We Are Proud to Present a Presentation About the Herero of Namibia, Formerly Known as Southwest Africa, From the German Südwestafrika, Between the Years 1884–1915
By Jackie Sibblies Drury
Directed by Gilbert McCauley
Feb. 22 – March 3
Ever wonder what it would be like to be in the rehearsal room when actors are digging ferociously into their psyches to discover a moment of revelation or arguing heatedly over a character’s motivation? In “We Are Proud to Present …,” a company of six actors gathers in a rehearsal room to tell the little-known story of the first genocide of the 20th century—the extinction of the Herero tribe at the hands of their German colonizers. Along the way, they test the limits of empathy as their own stories, subjectivities, assumptions and prejudices catalyze their theatrical process.
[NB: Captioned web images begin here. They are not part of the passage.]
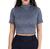 Blusa blusinha cropped feminina manga curta gola alta canelada básico Preto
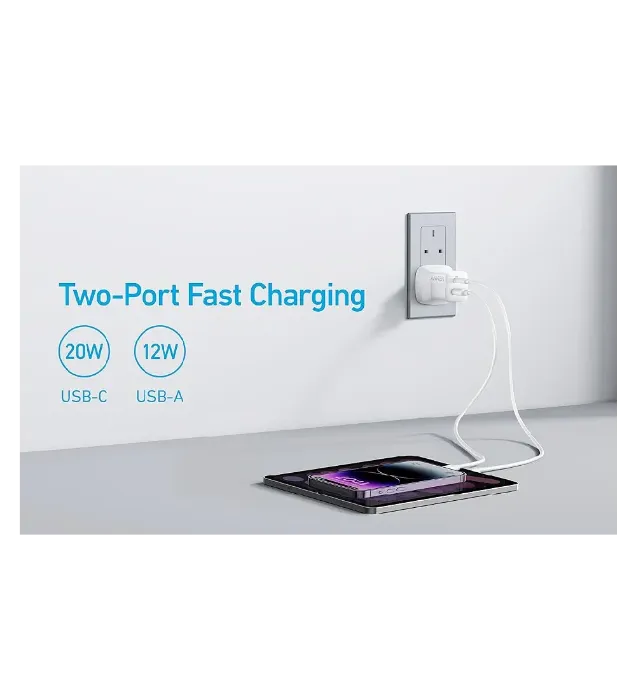 تصویر  شارژر دیواری انکر 33 وات مدل A2331 (دو پورت)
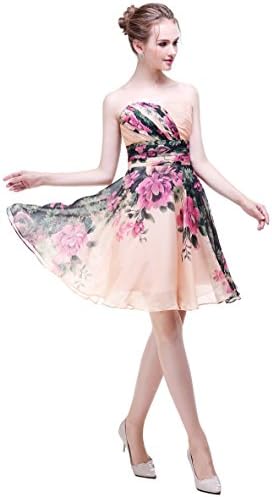 Bislu Print Strapless Chiffon Short Formal Evening dresses Prom Dresses 12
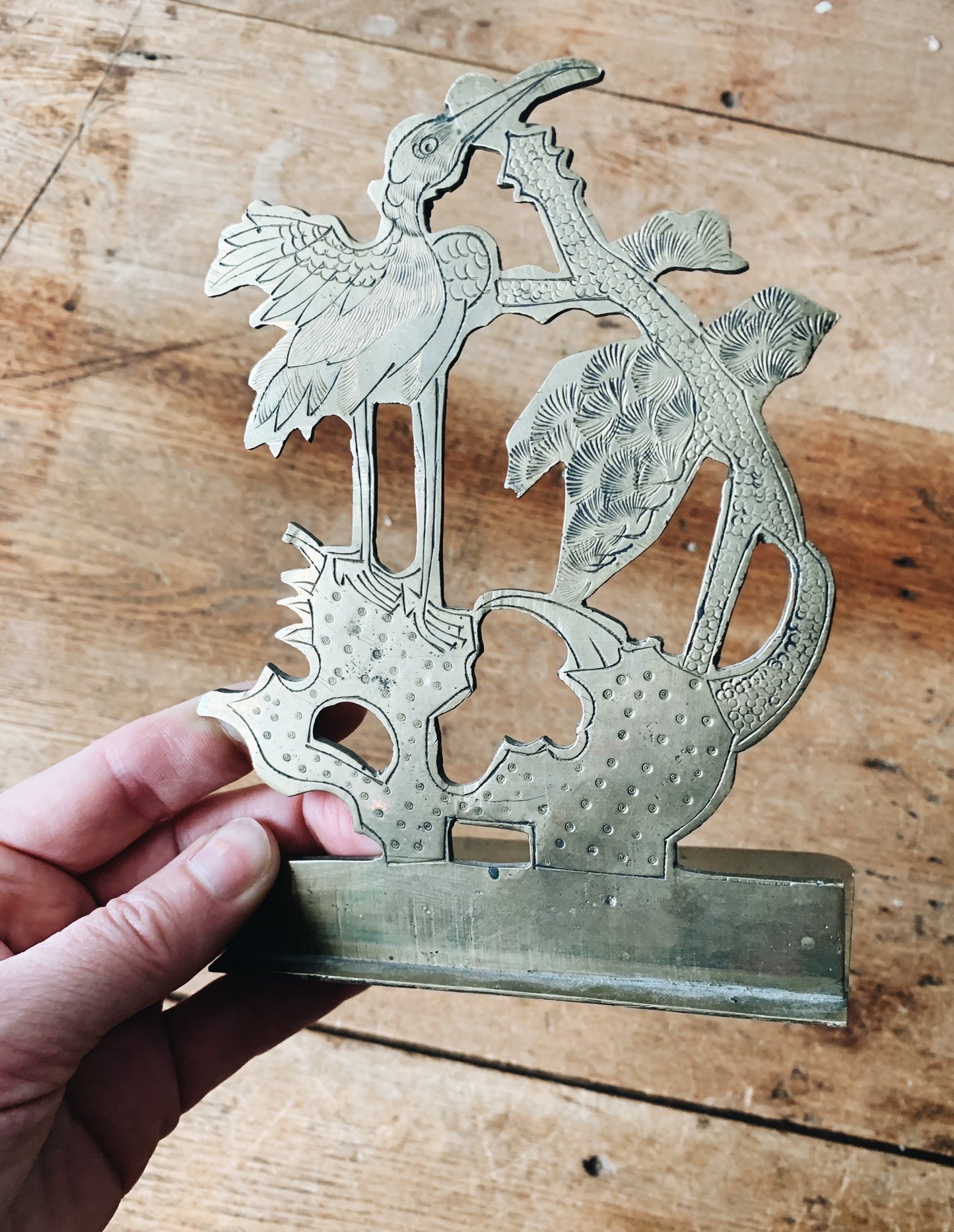 Vintage Incised Brass Bookends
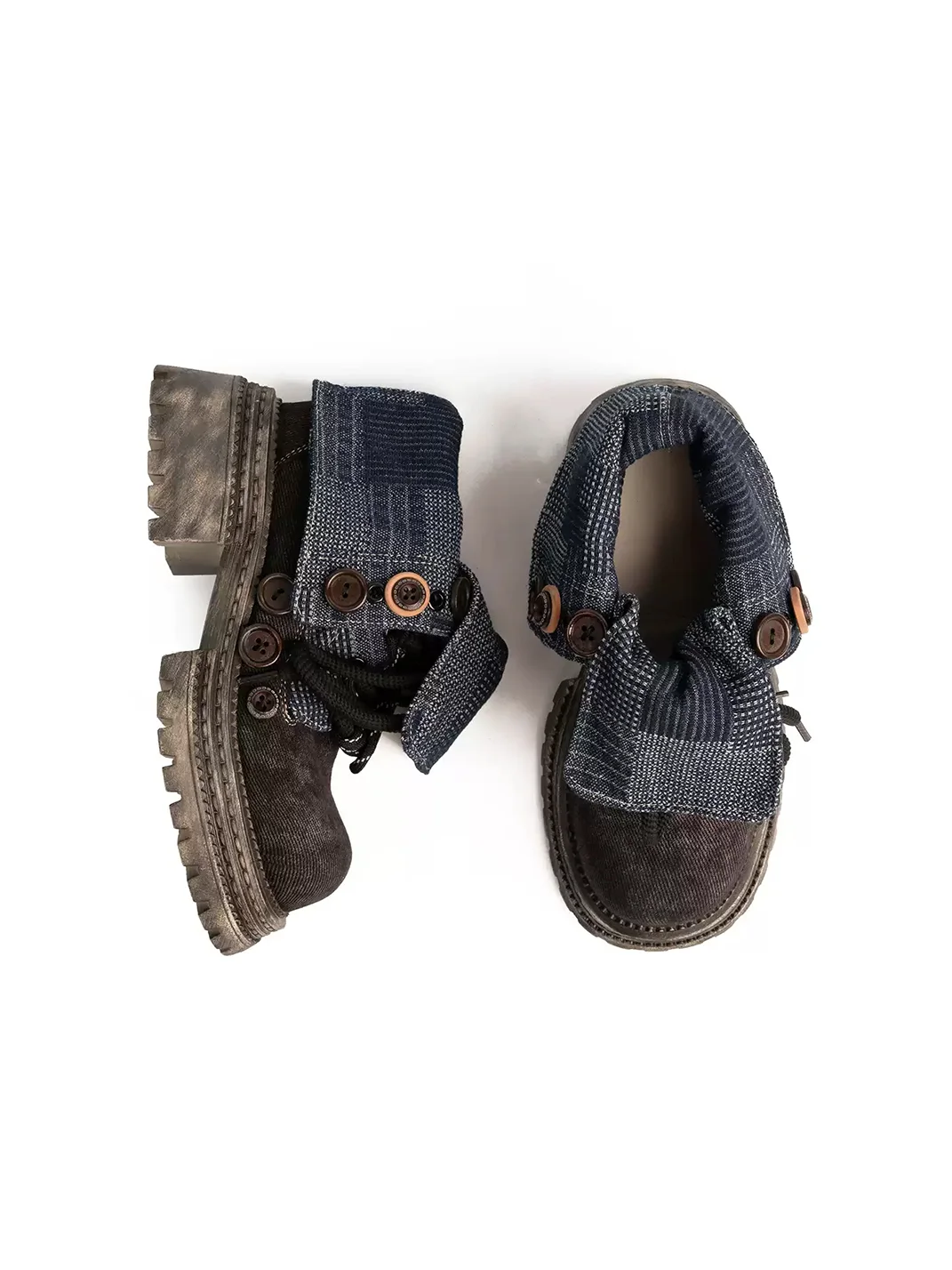 ZHUDAGE | Platform Fold-Over Denim Ankle Boots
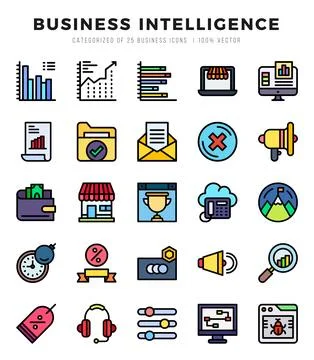 Business Intelligence elements. Lineal Color web icon set. Simple vector il.. Stock Illustration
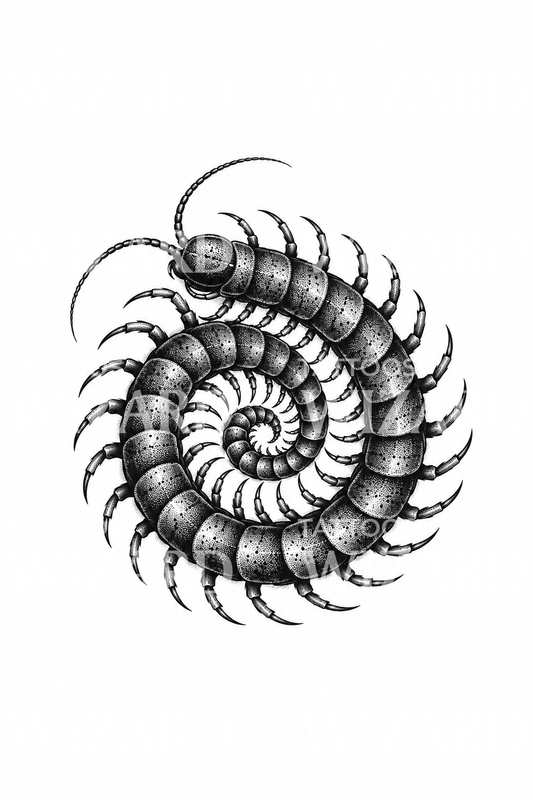 Stočený stonožkový spirálový dotwork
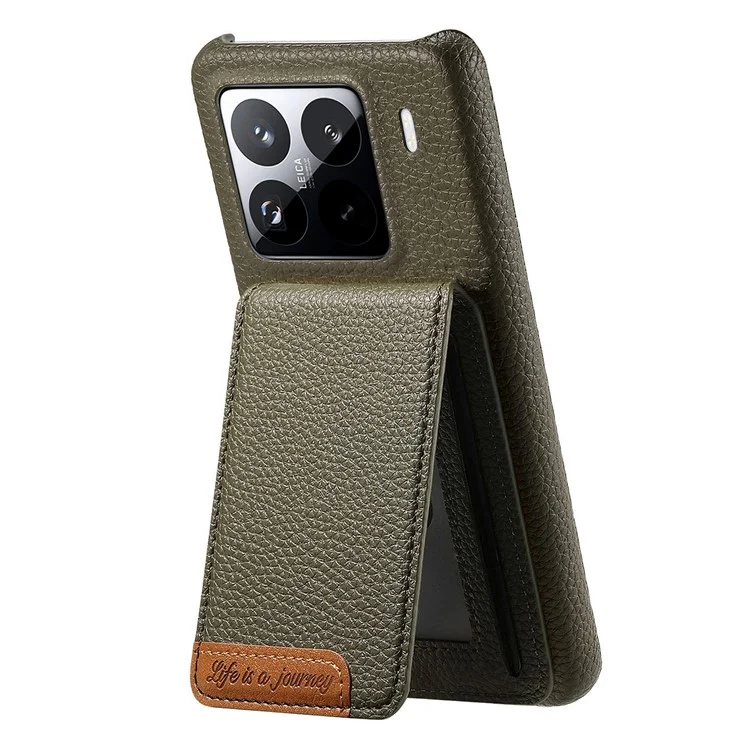 Funda para Xiaomi 15 Pro con Bloqueo RFID y Portátarjetas - Textura de Cuero Efecto Grabado - Verde Medianoche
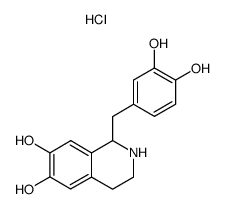 1-[(3,4-dihydroxyphenyl)methyl]-1,2,3,4-tetrahydroisoquinoline-6,7-diol hydrochloride structure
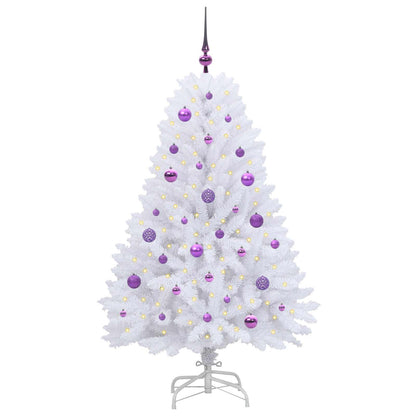Künstlicher klappbarer Weihnachtsbaum Weiß 150 cm PVC und Stahl
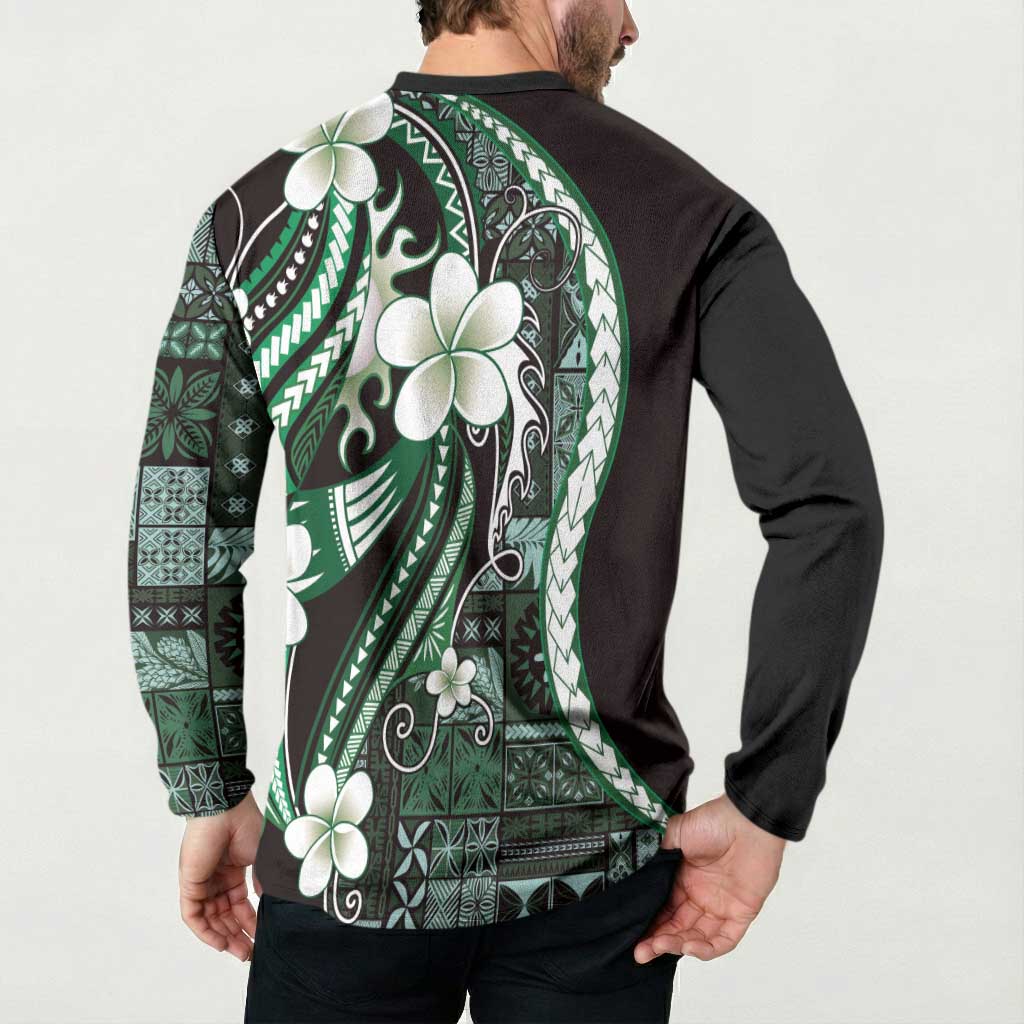Samoa Siapo Tribal Pattern Button Sweatshirt Forest Green Polynesian Plumeria Tapa Motif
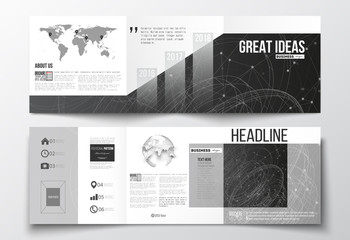 Vector set of tri-fold brochures, square design templates. Molecular construction with connected lines and dots, scientific pattern on black background.
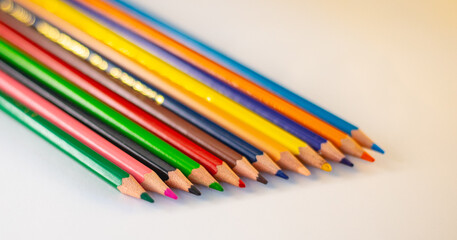 pencils on white background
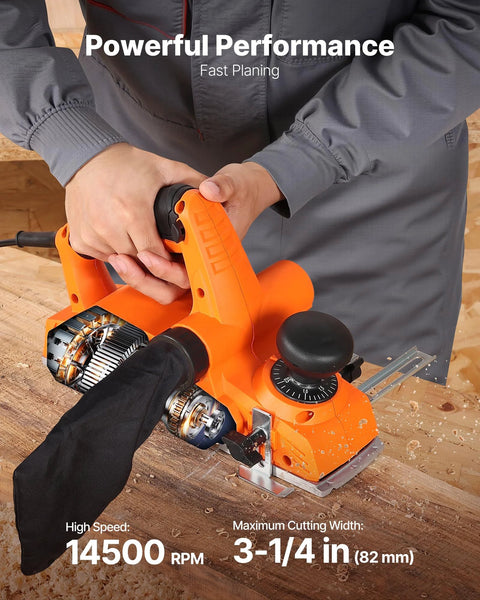 Effortlessly smooths stock, edges, and chamfers with a 7 Amp corded electric hand planer, featuring a 3 and 1 quarter inch cut width, 16800 RPM, adjustable depth, and dual blades for precise removal and a durable professional finish.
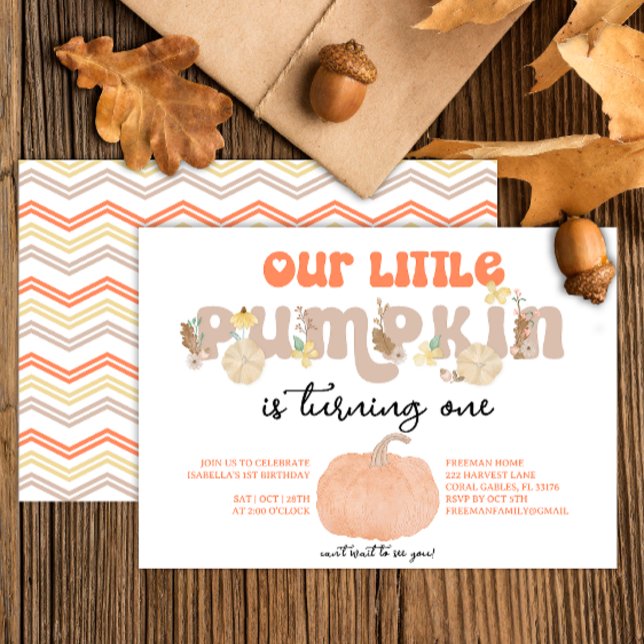 Citrouille neutre Premier Invitation d'anniversair (Gender neutral pumpkin fall birthday party invitation)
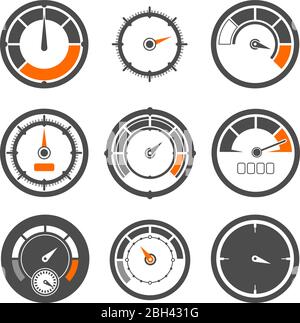 Vektor-Illustrationen Set von verschiedenen Geschwindigkeitsmessern. Meilen und Geschwindigkeitsanzeigen. Geschwindigkeitsmesser Anzeige Messung, Ausrüstung Kontrolle Geschwindigkeit Stock Vektor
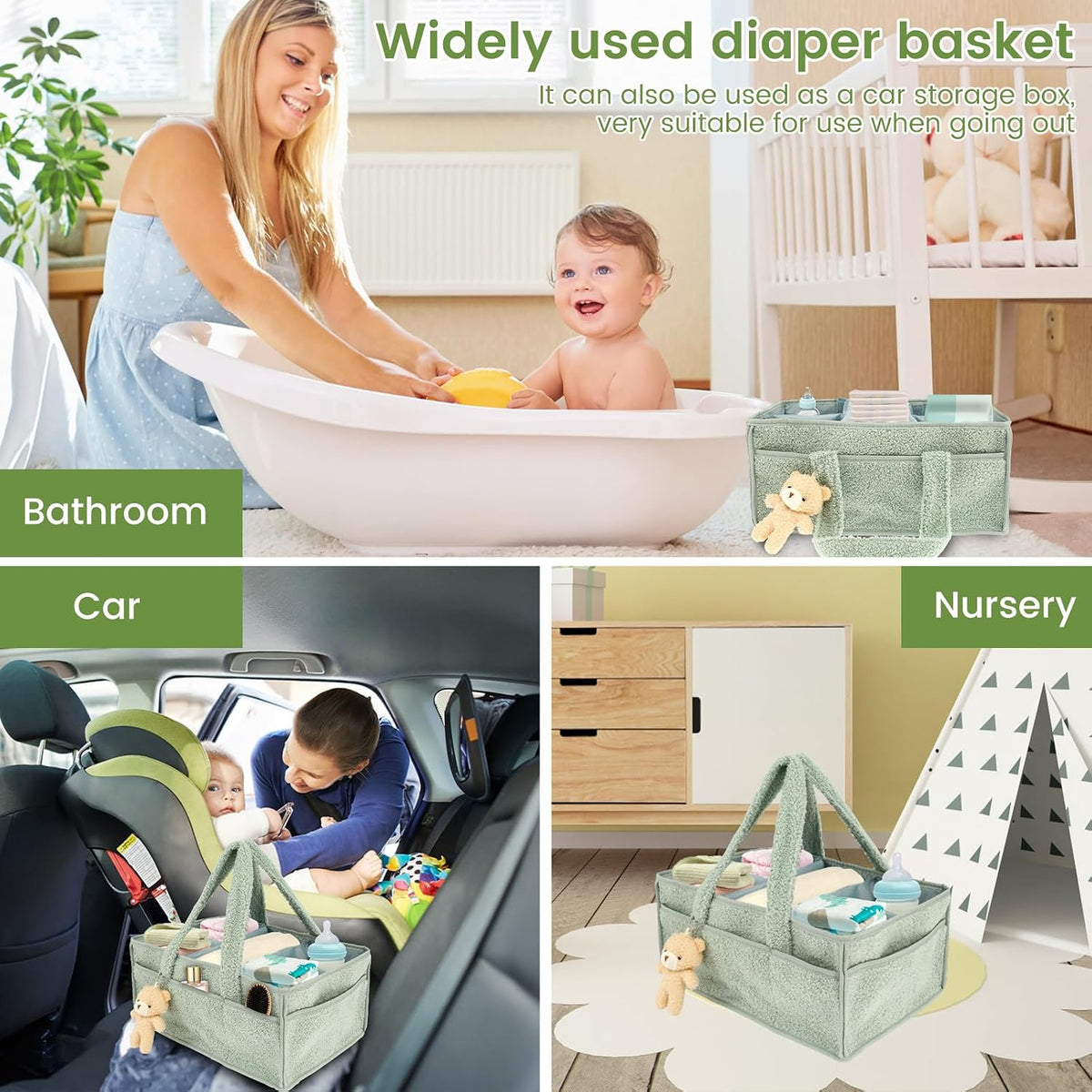 US Baby Diaper Caddy with Removable Dividers Portable Diaper Caddy Organizer Practical Diaper Organizer Multifunctional Baby Storage Basket for Changing Table(light green)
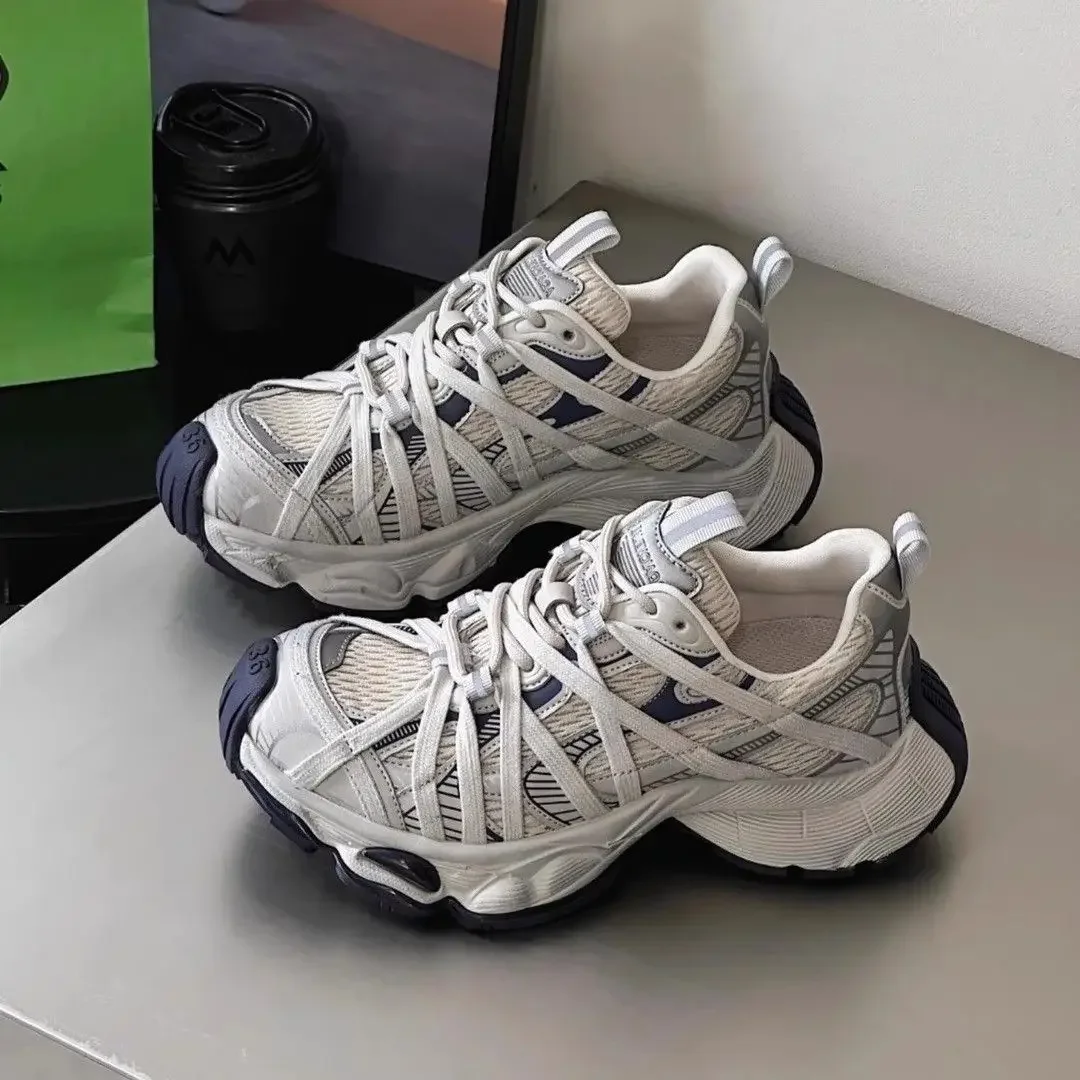 Spring Summer New Style Men Women Dad Shoes Thick Bottom Net Surface Sports Shoes Trendy Versatile Breathable Tie Shoes 1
Eventually the full force of a horrific past crashes into the good intentions of the present, and what seemed a faraway place and time comes all too close to home in this exceptional play about the sensitivities and difficulties inherent in the act of storytelling itself.
The Wild Party
Book, Music and Lyrics by Andrew Lippa
Based on the Poem by Joseph Moncure March
Directed by Katherine McGerr and Andrea Leigh-Smith
Musical Direction by Brian Cimmet
March 29 – April 7
You’re invited to a party—a wild Hollywood party set in the Roaring 20s. Queenie and Burrs are your hosts. An intoxicating array of beverages will be served, music and dancing will raise the roof and trouble will most certainly make an appearance. What’s a party without at least a little trouble? Based on Joseph Moncure March's 1928 narrative poem, “The Wild Party” is a steamy prohibition tale driven by one of the most exciting, pulse-racing scores ever written. When you need to cut loose, how far is too far?
By Naomi Iizuka
Directed by Holly Thuma
May 3 – 11
A hard-hitting and clear-eyed look at the troubling aftermath of the sexual assault of a 16-year-old girl by members of a high school football team. Based on actual events, “Good Kids” examines how social media makes private lives public in ways we don't always anticipate and can't always control. At the same time, it sheds light on issues that are often treated as isolated incidents—but which, in truth, reflect attitudes and beliefs prevalent in the culture at large.